The argument comes as governments and businesses place greater weight on digital infrastructure as a factor in economic competitiveness. Data centre growth has already prompted debate in the UK and elsewhere over land use, power supply, planning delays and the role of telecoms networks in supporting increasingly data-heavy applications.

For integrators, the challenge is widening from component procurement to designing networks that can scale over the longer term, the report suggests. Organisations will need to focus on resilience and deployment planning as demand for interconnection and transport capacity rises.

A standalone line in the document sums up the company’s position: “The AI boom is not just a computer story; it is a connectivity story,” said Andy Ainsley, Commercial Director, Altnets.

Supply chain focus

The paper also highlights supply chain resilience as a factor in how the market responds.
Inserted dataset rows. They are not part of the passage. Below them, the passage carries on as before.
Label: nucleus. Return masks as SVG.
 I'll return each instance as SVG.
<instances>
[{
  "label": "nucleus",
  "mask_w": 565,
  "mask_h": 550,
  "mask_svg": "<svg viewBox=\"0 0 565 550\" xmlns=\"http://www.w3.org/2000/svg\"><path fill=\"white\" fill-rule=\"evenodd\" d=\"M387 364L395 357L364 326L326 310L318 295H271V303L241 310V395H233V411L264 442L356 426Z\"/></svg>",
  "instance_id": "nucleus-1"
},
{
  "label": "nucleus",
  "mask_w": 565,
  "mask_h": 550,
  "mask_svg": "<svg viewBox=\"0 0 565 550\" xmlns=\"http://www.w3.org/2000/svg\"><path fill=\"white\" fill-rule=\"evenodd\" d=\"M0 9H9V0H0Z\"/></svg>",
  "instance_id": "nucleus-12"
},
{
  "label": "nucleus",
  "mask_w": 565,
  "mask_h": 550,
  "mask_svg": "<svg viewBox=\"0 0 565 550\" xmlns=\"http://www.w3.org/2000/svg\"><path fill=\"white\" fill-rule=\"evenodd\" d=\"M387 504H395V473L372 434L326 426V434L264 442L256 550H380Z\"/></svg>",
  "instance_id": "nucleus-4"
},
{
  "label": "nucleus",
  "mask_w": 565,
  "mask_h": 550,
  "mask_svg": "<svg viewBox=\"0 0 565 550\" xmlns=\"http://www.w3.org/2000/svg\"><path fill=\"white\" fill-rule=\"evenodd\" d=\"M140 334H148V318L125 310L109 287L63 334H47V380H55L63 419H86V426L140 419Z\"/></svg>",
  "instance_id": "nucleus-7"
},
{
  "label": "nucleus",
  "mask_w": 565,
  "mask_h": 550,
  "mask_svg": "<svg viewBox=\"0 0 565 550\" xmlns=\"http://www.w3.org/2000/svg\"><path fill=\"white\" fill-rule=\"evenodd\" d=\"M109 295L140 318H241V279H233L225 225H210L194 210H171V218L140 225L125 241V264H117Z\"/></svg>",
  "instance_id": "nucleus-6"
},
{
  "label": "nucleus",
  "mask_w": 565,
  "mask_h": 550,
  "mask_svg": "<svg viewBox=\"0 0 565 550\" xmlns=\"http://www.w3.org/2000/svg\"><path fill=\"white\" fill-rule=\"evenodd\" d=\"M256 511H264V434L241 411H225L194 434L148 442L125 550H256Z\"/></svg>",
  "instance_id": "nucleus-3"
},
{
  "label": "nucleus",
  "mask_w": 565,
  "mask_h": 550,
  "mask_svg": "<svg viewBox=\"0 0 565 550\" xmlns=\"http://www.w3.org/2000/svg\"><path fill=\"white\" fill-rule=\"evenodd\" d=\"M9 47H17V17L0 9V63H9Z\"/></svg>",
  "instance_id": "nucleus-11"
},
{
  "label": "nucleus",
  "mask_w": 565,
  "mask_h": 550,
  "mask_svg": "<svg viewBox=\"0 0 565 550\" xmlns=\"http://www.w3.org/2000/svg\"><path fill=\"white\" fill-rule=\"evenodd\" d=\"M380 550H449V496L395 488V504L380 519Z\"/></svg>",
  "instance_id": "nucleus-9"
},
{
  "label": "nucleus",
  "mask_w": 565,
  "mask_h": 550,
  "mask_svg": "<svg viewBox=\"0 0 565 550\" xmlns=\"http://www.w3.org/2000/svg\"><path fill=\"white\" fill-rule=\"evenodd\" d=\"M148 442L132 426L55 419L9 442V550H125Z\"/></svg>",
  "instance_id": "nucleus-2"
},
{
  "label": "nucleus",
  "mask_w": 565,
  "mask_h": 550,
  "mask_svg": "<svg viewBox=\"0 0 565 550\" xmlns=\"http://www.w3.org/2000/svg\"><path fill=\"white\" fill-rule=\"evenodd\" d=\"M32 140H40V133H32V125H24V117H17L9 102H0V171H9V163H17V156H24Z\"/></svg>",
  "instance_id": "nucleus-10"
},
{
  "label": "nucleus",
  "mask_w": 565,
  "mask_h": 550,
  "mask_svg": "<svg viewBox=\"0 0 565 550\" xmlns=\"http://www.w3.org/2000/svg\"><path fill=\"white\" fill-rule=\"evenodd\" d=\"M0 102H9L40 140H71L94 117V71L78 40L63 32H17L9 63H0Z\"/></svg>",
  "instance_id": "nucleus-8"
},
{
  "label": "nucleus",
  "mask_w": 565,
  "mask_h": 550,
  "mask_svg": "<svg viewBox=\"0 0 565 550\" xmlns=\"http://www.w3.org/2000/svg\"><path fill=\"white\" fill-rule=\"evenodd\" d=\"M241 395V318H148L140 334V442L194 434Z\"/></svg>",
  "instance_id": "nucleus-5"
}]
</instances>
As more infrastructure is needed to connect data centres, mobile networks and fixed networks, the availability of fibre products and related equipment could become more important to delivery times and costs.

Its intended audience includes organisations involved in building and expanding communications networks, from independent internet service providers to large data centre operators. Altnets is based in Brighton and works with European manufacturers on telecoms infrastructure products.

Ainsley’s background spans telecoms and law enforcement. He studied Manufacturing Engineering at Nottingham Trent University, began his telecoms career at AFL, later worked in UK law enforcement, and then returned to the sector in senior sales and business development roles at AFL, Neos Networks and Hexatronic before joining Altnets.

The report reflects a wider shift in industry discussion around AI. Much of the public debate has focused on semiconductors, model training and the energy intensity of large-scale computing, but network operators and infrastructure suppliers have increasingly highlighted the less visible systems needed to carry growing traffic between users, data centres and cloud platforms.

That includes long-haul fibre, metro links, campus interconnects and backhaul networks connecting distributed sites to core infrastructure. If AI applications continue to spread across consumer services, enterprise systems and mobile networks, demand on those links is likely to rise with them.

In the paper’s closing argument, Ainsley links current investment decisions to longer-term network readiness. “The industry is moving into a new era where network resilience and infrastructure readiness are becoming just as important as capacity itself. Organisations that invest in scalable connectivity and long-term infrastructure strategy today will be better positioned to support the demands of tomorrow’s AI-driven economy,” he said.